By most reports, the Flames are looking for two prospects and a high draft pick, a price that might scare most competitors away (it likely did with Pittsburgh) but the Hawks could afford.
I proposed Bryan Bickell, Brandon Pirri and a 1st round draft pick, a very plausible trade package. However I think we could conceivably see a trade package consisting of any prospect, with the exception of those currently playing with the Blackhawks, Teuvo Teravainen and Phillip Danault.
I think that's a price the Hawks could and should be willing to pay, considering how many draft (good) draft picks they've had in recent years. Selling a few pieces from the farm for a quality player won't be the end of the world.
"There's nowhere for Iginla to play on the Hawks"
The beauty of hockey lineups is that you can move players around, even into positions they normally don't play in!
Yes, Iginla is a right winger and the Hawks already have two right wingers that are supposedly really good at hockey. So my proposition was at left wing on the second line. He's a right handed shot which is well-suited for the left side and his hard forechecking and physical presence would be definitely be welcome on a second line that has struggled in those areas.
This, or some variation of this, then becomes your forward lineup:
Sharp - Toews - Hossa
Iginla - Bolland - Kane
Bickell - Shaw - Stalberg
Saad - Kruger - Frolik
Scary isn't it?
"The Hawks shouldn't give up so much for a rental player that won't be here long term"
Its simple guys: success often requires bold moves and calculated risks.
There's no question Iginla makes the Hawks' better and probably gives them arguably the best top six in the NHL. If the Hawks don't win the Cup, it all looks like a waste of assets. But if they win, and I think the likelihood of that becomes pretty high, its amazing how much people will forget. Just ask the Bruins about the Kaberle trade. No one in Boston cares.

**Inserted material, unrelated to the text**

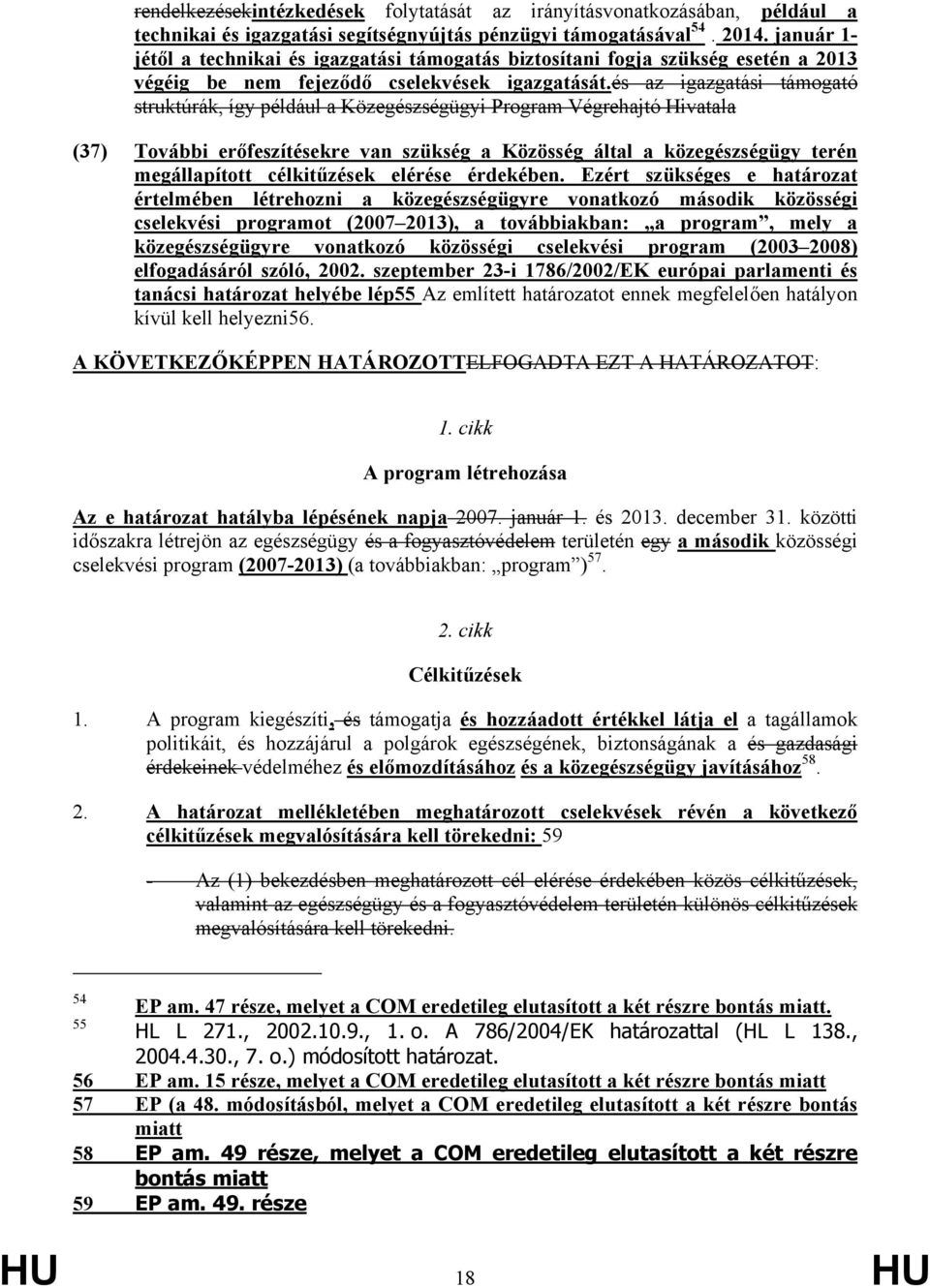 és az igazgatási támogató struktúrák, így például a Közegészségügyi Program Végrehajtó Hivatala (37) További erőfeszítésekre van szükség a Közösség által a közegészségügy terén megállapított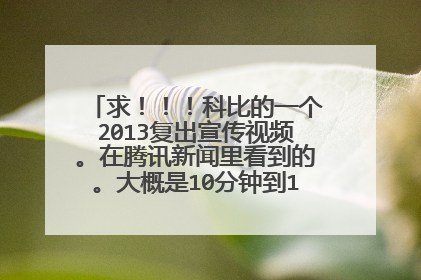 求！！！科比的一个2013复出宣传视频。在腾讯新闻里看到的。大概是10分钟到15分钟长。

Another very simple reason for acquiring him is that if you get him other teams can't. LA or Boston will likely be tough enough to beat as it is, nevermind if they get Iginla. So it also becomes a matter of preventing a quality player from going to their competition.
Pittsburgh is making bold moves out East, after acquiring Brendan Morrow yesterday and Douglas Murray today. They are a better team than they were 24 hours ago. And I don't believe this will be the last bold move we see the big contenders of the league make.
The Hawks can be bold and better their chances of getting back to the Stanley Cup Finals or can sit idly and watch other teams be bold and just hope they have what it takes when the time comes.
I don't know about you, but I'm all for being bold.